* _WORK REQUIRED_
Count the lines in the records below that contain the string "presented", treating uppercase and lowercase as different, and give only that number.

* _ROWS_
--

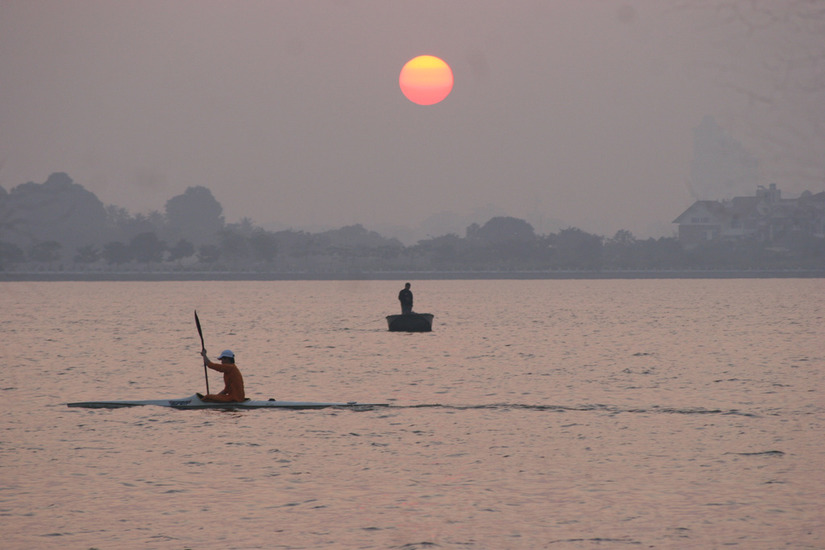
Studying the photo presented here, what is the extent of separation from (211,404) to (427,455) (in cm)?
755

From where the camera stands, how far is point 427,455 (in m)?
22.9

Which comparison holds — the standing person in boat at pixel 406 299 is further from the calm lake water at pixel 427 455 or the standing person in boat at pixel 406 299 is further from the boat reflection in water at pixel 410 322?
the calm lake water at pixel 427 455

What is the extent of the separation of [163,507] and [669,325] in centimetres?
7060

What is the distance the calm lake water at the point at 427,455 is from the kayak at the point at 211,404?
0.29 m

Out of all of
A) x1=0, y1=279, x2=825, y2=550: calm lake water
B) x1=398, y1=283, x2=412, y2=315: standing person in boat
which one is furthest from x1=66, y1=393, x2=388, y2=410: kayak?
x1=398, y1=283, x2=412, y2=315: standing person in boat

--

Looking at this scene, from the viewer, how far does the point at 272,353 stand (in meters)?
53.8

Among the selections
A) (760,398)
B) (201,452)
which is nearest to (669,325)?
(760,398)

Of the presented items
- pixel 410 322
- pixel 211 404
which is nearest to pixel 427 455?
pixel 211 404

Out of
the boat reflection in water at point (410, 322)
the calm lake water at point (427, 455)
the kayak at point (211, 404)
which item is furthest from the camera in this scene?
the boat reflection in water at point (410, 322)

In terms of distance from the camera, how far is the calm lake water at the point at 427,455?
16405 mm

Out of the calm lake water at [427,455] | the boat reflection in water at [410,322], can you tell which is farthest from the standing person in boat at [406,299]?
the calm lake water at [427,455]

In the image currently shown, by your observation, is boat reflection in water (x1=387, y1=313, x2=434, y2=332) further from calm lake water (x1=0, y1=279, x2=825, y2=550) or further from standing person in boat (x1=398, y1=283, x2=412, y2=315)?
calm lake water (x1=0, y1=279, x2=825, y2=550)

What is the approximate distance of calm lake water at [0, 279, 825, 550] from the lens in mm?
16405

--

* _SOLUTION BELOW_
2